Thursday, September 15, 2011

This Post is for 9/11

I watched the 9/11 date encroaching. The headlines weren't exactly discrete but I will admit that I avoided facing it. And yet it came. And with it came the feelings I remember as the 12-year-old kid standing in front of a hotel TV in Colorado Springs CO exactly 10 years ago. That was the day I really put my finger on what terrorism was/is. That was the day I first learned of Osama bin Ladan. That was the day I learned when the Cold War ended, and what the Cold War was. That was the day I wondered how much life of my life would change.

In some ways, life didn't change. We went back home to Nairobi and kept on homeschooling. But we stopped going to crowded places. Flying became the horrific experience it is today. We listened to how people hated George Bush on both spectrums. We discovered being American came with baggage and troublesome and started identifying ourselves as "from home," or from "Nairobi" (I still tell people I'm from Zimbabwe, because I did come from there...four years ago when I lived there).

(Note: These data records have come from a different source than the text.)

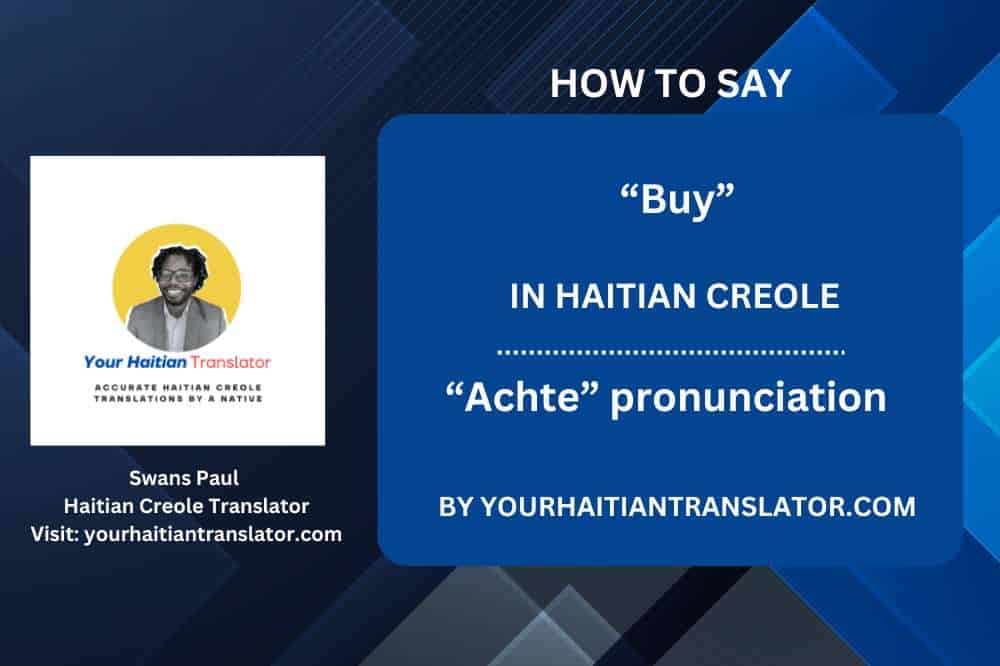 Your Haitian Translator
ACCURATE HAITIAN CREOLE TRANSLATIONS BY A NATIVE

Swans Paul
Haitian Creole Translator
Visit: yourhaitiantranslator.com

HOW TO SAY

“Buy”

IN HAITIAN CREOLE

“Achte” pronunciation

BY YOURHAITIANTRANSLATOR.COM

I read a headline recently calling my generation, "the generation that knew only war." It's true there has been a lot of war since 2001. People say my generation doesn't understand how serious 9/11 was because we were to young. People say my generation doesn't know what peace is. I don't think I'll ever forget the feelings of loss, hopeless, confusion, fear, horror and shock that I remember so clearly. I grew up because of 9/11. I realized the importance of current events, politics, economics, and social awareness which came to define me. 9/11 marked my transition into adolescence which coincided nicely with the wars which coincided nicely with acne and overall awkward confusion of the teenage years. 9/11 was part of my life. It's still part of my life. I remember how the world came to be what it is now and this is the world that's been given to me and where I aspire to leave a small lasting positive impact. The 9/11 era I belong to isn't black and white. There aren't good guys and bad guys. Instead, things are less-defined, less predicable, less "American."

Optimistic people say that you can't control what happens to you but you can control your response. I might have said that too...in some of my previous posts. But sometimes you wish life hadn't screwed you quite so badly. I wish it hadn't happened. But it did. And you can only be sad and pray for healing for yourself and the world around you.